Another limitation is that we did not have direct measures of sadness (used in Hussong, 2007) and depressed mood (which has been linked with coping motivated drinking; e.g., Grant et al., 2009). However, we note that Armeli et al.’s (2008) findings supporting time-to-drink models were limited to their measure of anxiety, which included an assessment of “jittery” and “nervous” mood. Thus, we believe our measure of anxiety (comprised of scared, irritable, and jittery) maps closely to Armeli et al.’s measure. Further, it appears that items from our negative affect scale would correlate highly with other measures of negative mood that explicitly assess sadness/depression. For example, Mohr et al. (2005) assessed negative mood with items from Larsen and Diener’s (1992) mood circumplex model, which were identical/very similar to what are used in the current study (i.e., Watson, Clark, and Tellegen’s [1988] PANAS). Mohr et al. (2005) created composites of these items; coefficient alpha for these composites were high (.85 or greater; see Mohr et al., 2005, p. 394), suggesting the PANAS items show considerable overlap with measures of sadness. We also note that in the larger motives literature (e.g., Cooper et al., 1995; Kuntsche et al., 2005, 2006), theoretical models of drinking motives are not specific to certain types of negative moods (e.g., depression, sadness) but rather typically have referred to variables that broadly reflect the tendency to experience negative mood states (e.g., neuroticism; see Kuntsche et al., 2006). Thus, although there is some recent evidence and rationale that negative-affect-regulation motives for drinking may be specific to certain negative mood states (see Grant et al., 2009), there remains a gulf between these emerging ideas garnered from the event-based motives literature and the broader motives literature. Regardless, our conclusions are limited in that we did not assess sadness and depressed mood specifically.
1.6 Conclusions
In numerous studies using between-level analyses, DTC motives have been shown to be a reliable predictor of alcohol outcomes (see Kuntsche et al., 2005). However, hypotheses underlying motive-mood-alcohol use relations are process oriented and results from appropriate designs to test process-oriented phenomenon have not clearly demonstrated that measures of DTC influence relations between reported moods and alcohol use.
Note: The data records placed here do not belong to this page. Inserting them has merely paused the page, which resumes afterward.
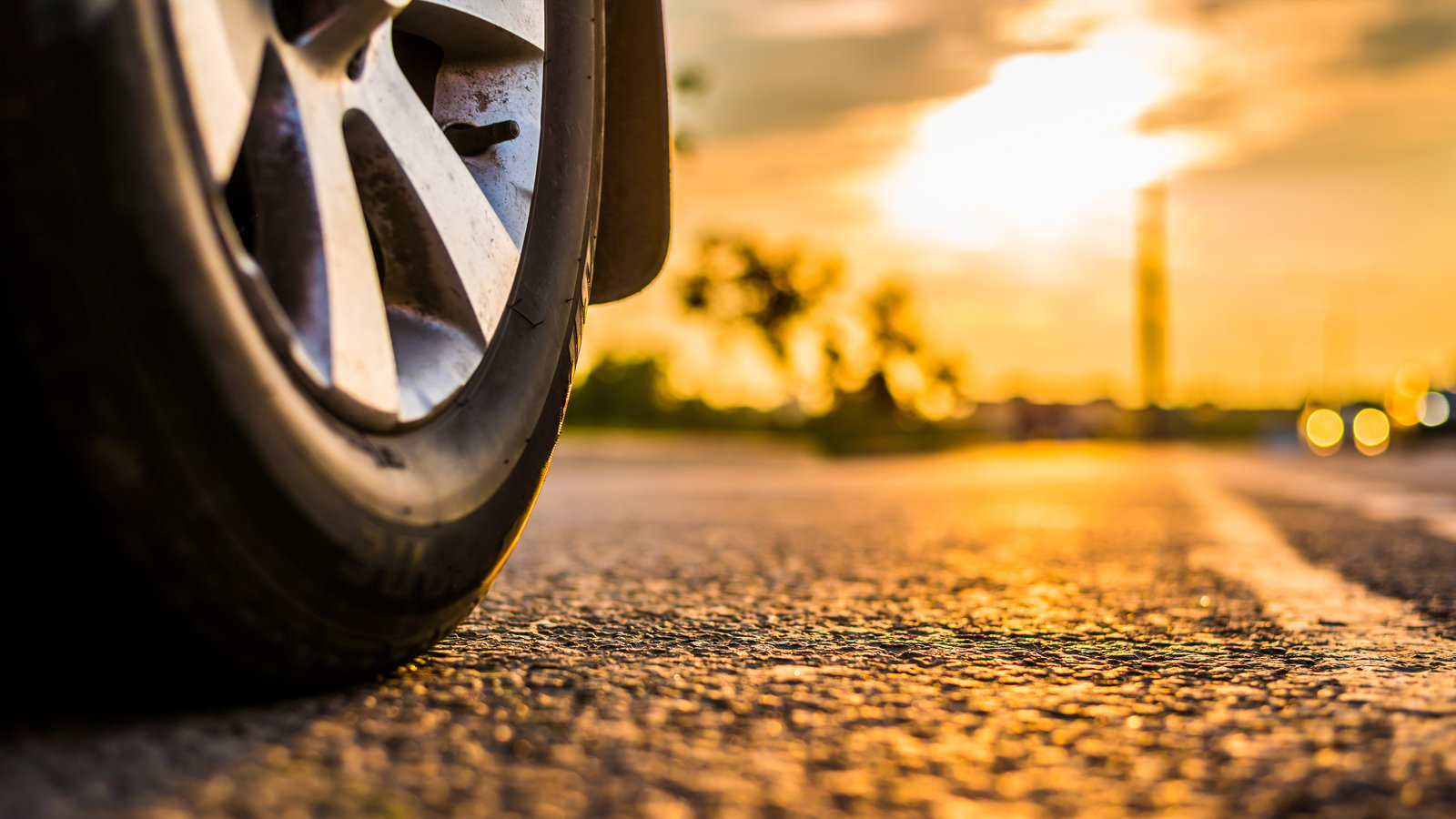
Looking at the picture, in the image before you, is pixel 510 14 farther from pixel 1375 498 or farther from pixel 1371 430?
pixel 1371 430

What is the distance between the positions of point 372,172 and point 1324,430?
91.6ft

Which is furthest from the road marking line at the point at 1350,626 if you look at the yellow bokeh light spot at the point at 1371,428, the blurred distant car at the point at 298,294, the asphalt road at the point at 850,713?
the yellow bokeh light spot at the point at 1371,428

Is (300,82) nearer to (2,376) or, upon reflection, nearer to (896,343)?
(2,376)

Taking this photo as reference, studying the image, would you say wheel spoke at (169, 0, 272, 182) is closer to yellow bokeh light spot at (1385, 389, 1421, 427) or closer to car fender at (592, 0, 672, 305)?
car fender at (592, 0, 672, 305)

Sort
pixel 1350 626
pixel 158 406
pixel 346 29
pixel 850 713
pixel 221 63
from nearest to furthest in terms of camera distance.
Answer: pixel 158 406 < pixel 221 63 < pixel 850 713 < pixel 346 29 < pixel 1350 626

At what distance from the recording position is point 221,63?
1.26 m

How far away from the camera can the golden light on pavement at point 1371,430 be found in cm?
2416

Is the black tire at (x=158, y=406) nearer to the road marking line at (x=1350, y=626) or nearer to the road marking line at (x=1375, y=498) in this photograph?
the road marking line at (x=1350, y=626)

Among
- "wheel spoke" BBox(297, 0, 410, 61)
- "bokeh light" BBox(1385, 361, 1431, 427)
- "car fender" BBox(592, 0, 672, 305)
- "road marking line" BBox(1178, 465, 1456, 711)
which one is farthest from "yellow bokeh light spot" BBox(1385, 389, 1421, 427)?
"wheel spoke" BBox(297, 0, 410, 61)

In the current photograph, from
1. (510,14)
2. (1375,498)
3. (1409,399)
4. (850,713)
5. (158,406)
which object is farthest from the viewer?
(1409,399)

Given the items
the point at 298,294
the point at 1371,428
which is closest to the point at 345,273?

The key to understanding the link between drinking motives, mood, and alcohol consumption is consistently implementing appropriate, pointed methodologies to uncover instances that support or do not support the widely accepted validity of the DTC scale as a general measure of mood-influenced motives to drink.
Acknowledgments
Preparation of this article was supported by National Institute on Alcohol Abuse and Alcoholism Grants K01 AA13938 to Kristina M. Jackson, K99 AA019974 to Amelia E. Talley, and F31 AA019596 to Andrew K. Littlefield.
Footnotes
In addition to these eight participants, those who showed no variability on mood subscales were eliminated from analyses specific to that mood measure (anxiety n = 1, shame n = 21, upset n = 2).
Individuals with missing data within a given week were deleted from analyses for that specific week, but their data were otherwise included in overall analysis.
Analyses available upon request from the first author.